START Record set

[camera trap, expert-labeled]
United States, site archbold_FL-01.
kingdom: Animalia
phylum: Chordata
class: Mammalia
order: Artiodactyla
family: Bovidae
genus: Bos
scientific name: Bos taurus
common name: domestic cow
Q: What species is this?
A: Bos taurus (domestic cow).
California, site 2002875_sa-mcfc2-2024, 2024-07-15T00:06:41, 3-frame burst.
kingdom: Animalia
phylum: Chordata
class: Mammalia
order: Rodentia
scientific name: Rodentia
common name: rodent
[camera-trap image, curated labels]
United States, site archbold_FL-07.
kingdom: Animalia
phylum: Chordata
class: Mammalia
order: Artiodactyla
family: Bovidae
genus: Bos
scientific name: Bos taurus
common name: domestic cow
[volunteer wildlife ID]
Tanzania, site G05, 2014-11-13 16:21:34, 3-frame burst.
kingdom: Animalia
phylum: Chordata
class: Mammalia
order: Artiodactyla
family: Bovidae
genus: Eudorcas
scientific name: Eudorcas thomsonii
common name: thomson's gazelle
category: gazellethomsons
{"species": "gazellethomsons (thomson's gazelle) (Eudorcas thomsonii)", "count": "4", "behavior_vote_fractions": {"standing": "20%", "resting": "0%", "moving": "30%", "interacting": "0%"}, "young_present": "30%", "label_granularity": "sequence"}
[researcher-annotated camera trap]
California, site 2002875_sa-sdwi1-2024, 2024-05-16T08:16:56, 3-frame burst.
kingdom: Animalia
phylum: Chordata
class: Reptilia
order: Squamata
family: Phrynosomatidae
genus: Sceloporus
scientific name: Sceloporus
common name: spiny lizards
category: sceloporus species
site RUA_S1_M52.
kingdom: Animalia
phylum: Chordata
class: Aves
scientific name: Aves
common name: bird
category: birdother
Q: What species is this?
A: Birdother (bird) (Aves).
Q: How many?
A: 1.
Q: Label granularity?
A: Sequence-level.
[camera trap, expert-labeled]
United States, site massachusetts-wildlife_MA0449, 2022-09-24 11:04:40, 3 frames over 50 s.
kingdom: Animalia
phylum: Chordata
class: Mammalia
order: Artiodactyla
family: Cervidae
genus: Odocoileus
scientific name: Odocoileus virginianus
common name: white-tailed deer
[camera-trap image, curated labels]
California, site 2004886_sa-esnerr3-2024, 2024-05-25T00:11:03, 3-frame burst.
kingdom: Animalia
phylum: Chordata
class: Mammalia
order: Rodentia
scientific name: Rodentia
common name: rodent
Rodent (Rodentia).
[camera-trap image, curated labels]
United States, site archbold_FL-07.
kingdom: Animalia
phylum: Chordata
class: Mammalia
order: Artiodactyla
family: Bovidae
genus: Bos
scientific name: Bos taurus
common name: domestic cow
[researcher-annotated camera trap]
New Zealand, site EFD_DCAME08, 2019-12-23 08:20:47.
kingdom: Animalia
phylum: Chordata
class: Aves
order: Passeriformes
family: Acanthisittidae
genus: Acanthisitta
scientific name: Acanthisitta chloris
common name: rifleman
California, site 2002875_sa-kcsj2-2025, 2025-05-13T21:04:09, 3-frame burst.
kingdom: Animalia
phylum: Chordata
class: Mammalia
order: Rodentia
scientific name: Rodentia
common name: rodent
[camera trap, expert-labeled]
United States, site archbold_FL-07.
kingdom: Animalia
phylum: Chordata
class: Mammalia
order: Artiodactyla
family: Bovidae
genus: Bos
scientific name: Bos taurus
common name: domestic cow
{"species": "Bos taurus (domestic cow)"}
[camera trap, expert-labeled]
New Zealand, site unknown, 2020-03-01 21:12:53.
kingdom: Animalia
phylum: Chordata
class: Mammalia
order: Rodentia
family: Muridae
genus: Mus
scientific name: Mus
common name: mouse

END Record set

How to complete this task →
The response should be an exact repeat of the data above.

Result →
[camera trap, expert-labeled]
United States, site archbold_FL-01.
kingdom: Animalia
phylum: Chordata
class: Mammalia
order: Artiodactyla
family: Bovidae
genus: Bos
scientific name: Bos taurus
common name: domestic cow
Q: What species is this?
A: Bos taurus (domestic cow).
California, site 2002875_sa-mcfc2-2024, 2024-07-15T00:06:41, 3-frame burst.
kingdom: Animalia
phylum: Chordata
class: Mammalia
order: Rodentia
scientific name: Rodentia
common name: rodent
[camera-trap image, curated labels]
United States, site archbold_FL-07.
kingdom: Animalia
phylum: Chordata
class: Mammalia
order: Artiodactyla
family: Bovidae
genus: Bos
scientific name: Bos taurus
common name: domestic cow
[volunteer wildlife ID]
Tanzania, site G05, 2014-11-13 16:21:34, 3-frame burst.
kingdom: Animalia
phylum: Chordata
class: Mammalia
order: Artiodactyla
family: Bovidae
genus: Eudorcas
scientific name: Eudorcas thomsonii
common name: thomson's gazelle
category: gazellethomsons
{"species": "gazellethomsons (thomson's gazelle) (Eudorcas thomsonii)", "count": "4", "behavior_vote_fractions": {"standing": "20%", "resting": "0%", "moving": "30%", "interacting": "0%"}, "young_present": "30%", "label_granularity": "sequence"}
[researcher-annotated camera trap]
California, site 2002875_sa-sdwi1-2024, 2024-05-16T08:16:56, 3-frame burst.
kingdom: Animalia
phylum: Chordata
class: Reptilia
order: Squamata
family: Phrynosomatidae
genus: Sceloporus
scientific name: Sceloporus
common name: spiny lizards
category: sceloporus species
site RUA_S1_M52.
kingdom: Animalia
phylum: Chordata
class: Aves
scientific name: Aves
common name: bird
category: birdother
Q: What species is this?
A: Birdother (bird) (Aves).
Q: How many?
A: 1.
Q: Label granularity?
A: Sequence-level.
[camera trap, expert-labeled]
United States, site massachusetts-wildlife_MA0449, 2022-09-24 11:04:40, 3 frames over 50 s.
kingdom: Animalia
phylum: Chordata
class: Mammalia
order: Artiodactyla
family: Cervidae
genus: Odocoileus
scientific name: Odocoileus virginianus
common name: white-tailed deer
[camera-trap image, curated labels]
California, site 2004886_sa-esnerr3-2024, 2024-05-25T00:11:03, 3-frame burst.
kingdom: Animalia
phylum: Chordata
class: Mammalia
order: Rodentia
scientific name: Rodentia
common name: rodent
Rodent (Rodentia).
[camera-trap image, curated labels]
United States, site archbold_FL-07.
kingdom: Animalia
phylum: Chordata
class: Mammalia
order: Artiodactyla
family: Bovidae
genus: Bos
scientific name: Bos taurus
common name: domestic cow
[researcher-annotated camera trap]
New Zealand, site EFD_DCAME08, 2019-12-23 08:20:47.
kingdom: Animalia
phylum: Chordata
class: Aves
order: Passeriformes
family: Acanthisittidae
genus: Acanthisitta
scientific name: Acanthisitta chloris
common name: rifleman
California, site 2002875_sa-kcsj2-2025, 2025-05-13T21:04:09, 3-frame burst.
kingdom: Animalia
phylum: Chordata
class: Mammalia
order: Rodentia
scientific name: Rodentia
common name: rodent
[camera trap, expert-labeled]
United States, site archbold_FL-07.
kingdom: Animalia
phylum: Chordata
class: Mammalia
order: Artiodactyla
family: Bovidae
genus: Bos
scientific name: Bos taurus
common name: domestic cow
{"species": "Bos taurus (domestic cow)"}
[camera trap, expert-labeled]
New Zealand, site unknown, 2020-03-01 21:12:53.
kingdom: Animalia
phylum: Chordata
class: Mammalia
order: Rodentia
family: Muridae
genus: Mus
scientific name: Mus
common name: mouse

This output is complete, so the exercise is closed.